Diese Position bestätigte Arafat auf der UN-Vollversammlung am 13. Dezember 1988 in Genf. Doch die USA waren noch nicht zufrieden. Eine Woche später bestanden sie darauf, dass Arafat ein von der US-Regierung aufgesetztes Statement verlas, in dem die PLO dem Terror abschwor, die Sicherheitsratsresolution 2423 akzeptierte und den Staat Israel anerkannte.

Als sich Jassir Arafat und Israels damaliger Ministerpräsident Jitzhak Rabin auf dem Rasen des Weißen Hauses am 13. September 1993 die Hände reichten und das erste Oslo-Abkommen über die „vorübergehende Selbstverwaltung“ der Palästinenser unterzeichnet worden war, schien eine neue Ära anzubrechen.

18 Jahre später ist klar, dass der von der PLO eingeschlagene Weg in einer Sackgasse endet. Die Palästinenser haben keine Souveränität im Westjordanland oder in Jerusalem: Selbst in der Zone A4 gehören israelische Übergriffe zum Alltag und jeder palästinensische Bürger kann von der Besatzungsmacht verhaftet werden. Die Zahl der jüdischen Siedler im Westjordanland wuchs von 100 000 im Jahr 1993 auf heute fast 300 000. In Ostjerusalem stieg ihre Zahl von 150 000 auf 200 000.

Die palästinensische Wirtschaft wird im Keim erstickt, und alle Berichte über einen „Boom“ im Westjordanland unterschlagen, dass dort das Bruttoinlandsprodukt (BIP) pro Kopf heute niedriger ist als im Jahr 2000 und nur eine sehr kleine Gruppe vom Aufschwung profitiert.5 Und die Palästinensische Autonomiebehörde (PA), die in der „Terrorismusbekämpfung“ mit den israelischen Besatzern zusammenarbeitet, hat sich mit einem autoritären Regierungsstil, der an die benachbarten arabischen Regime erinnert, bei ihren Bürgern unbeliebt gemacht.

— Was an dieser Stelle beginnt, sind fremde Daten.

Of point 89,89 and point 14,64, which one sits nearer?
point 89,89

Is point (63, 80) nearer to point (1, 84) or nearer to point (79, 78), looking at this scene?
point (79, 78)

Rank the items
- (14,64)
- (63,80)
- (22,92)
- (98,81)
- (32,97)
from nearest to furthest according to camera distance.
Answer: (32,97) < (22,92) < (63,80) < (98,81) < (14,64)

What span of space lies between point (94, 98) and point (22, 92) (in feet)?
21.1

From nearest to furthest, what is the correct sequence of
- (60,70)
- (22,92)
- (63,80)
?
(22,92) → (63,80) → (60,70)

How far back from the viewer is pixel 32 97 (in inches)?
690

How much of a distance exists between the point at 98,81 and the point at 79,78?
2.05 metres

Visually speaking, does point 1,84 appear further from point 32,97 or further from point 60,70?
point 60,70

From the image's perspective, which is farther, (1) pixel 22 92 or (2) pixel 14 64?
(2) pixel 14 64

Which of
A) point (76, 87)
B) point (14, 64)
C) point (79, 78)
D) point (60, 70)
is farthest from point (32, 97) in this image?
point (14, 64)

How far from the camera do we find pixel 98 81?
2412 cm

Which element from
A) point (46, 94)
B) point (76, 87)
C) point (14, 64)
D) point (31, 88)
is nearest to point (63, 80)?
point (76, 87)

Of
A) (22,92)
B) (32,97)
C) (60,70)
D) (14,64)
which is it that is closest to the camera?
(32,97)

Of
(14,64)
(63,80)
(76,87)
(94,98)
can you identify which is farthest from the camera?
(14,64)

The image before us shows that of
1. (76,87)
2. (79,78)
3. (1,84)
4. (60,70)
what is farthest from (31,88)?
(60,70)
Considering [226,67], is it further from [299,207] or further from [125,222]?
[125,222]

Der Arabische Frühling änderte die Spielregeln

Im Januar 2006 straften die Palästinenser die PA ab und wählten die Hamas. Dieser Sieg wurde ihnen von der „internationalen Gemeinschaft“ und dem mit ihr verbündeten Mahmud Abbas weggeschnappt, der den Verhandlungsprozess fortsetzte, als sei nichts geschehen. Doch die Hamas war auch nicht besser als die PLO in der Lage, den Palästinensern eine glaubwürdige Strategie anzubieten. Die Hamas geriert sich als Anführer des bewaffneten Kampfs. Dabei ist sie genauso erfolglos wie die Fedajin nach 1967. Seit fast drei Jahren setzt sie gegenüber allen in Gaza aktiven Organisationen einen Waffenstillstand mit Israel durch und regiert in Gaza genauso autoritär wie die Fatah im Westjordanland.

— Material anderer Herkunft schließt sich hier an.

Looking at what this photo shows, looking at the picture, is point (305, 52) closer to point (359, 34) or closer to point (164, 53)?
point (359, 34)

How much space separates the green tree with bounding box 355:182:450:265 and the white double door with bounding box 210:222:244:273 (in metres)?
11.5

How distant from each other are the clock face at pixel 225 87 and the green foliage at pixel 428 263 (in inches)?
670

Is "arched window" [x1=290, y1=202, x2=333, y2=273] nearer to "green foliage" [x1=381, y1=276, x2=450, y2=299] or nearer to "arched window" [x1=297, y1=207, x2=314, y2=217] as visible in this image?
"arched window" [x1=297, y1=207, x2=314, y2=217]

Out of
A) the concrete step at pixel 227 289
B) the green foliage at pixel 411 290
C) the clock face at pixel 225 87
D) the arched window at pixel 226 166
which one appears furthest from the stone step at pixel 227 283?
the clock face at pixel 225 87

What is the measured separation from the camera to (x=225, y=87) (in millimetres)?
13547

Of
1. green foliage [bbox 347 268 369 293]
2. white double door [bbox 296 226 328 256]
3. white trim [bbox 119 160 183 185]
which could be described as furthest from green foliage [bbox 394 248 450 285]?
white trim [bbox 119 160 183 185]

Doch seit vor fast einem Jahr der arabische Frühling kam, haben sich die Spielregeln verändert. Der Sturz der Regime in Tunesien und Ägypten Anfang 2011 und die unnachgiebige Haltung der Türkei gegenüber Israel haben die Position der USA und Israels geschwächt. Zudem ist mit Husni Mubarak einer der wichtigsten Verbündeten Abbas’ von der Bildfläche verschwunden, und die Hamas wurde durch den Aufstand gegen ihren Unterstützer Assad in Syrien geschwächt. Die Enttäuschung über Obamas Unfähigkeit, Israels Ministerpräsidenten Netanjahu unter Druck zu setzen, wächst. Und ob sich gut ein Jahr vor den US-Präsidentschaftswahlen daran etwas ändern wird, ist äußerst fraglich.

Trotz gewisser Anzeichen für den wachsenden Widerstand gegen den neoliberalen Kurs ihrer Regierung stehen die meisten Israelis – traumatisiert durch die zweite Intifada und manipuliert durch die staatliche Propaganda – hinter ihrer unnachgiebigen Staatsführung. Dabei wirkt Benjamin Netanjahu im Vergleich zu seinem Außenminister Avigdor Lieberman geradezu moderat.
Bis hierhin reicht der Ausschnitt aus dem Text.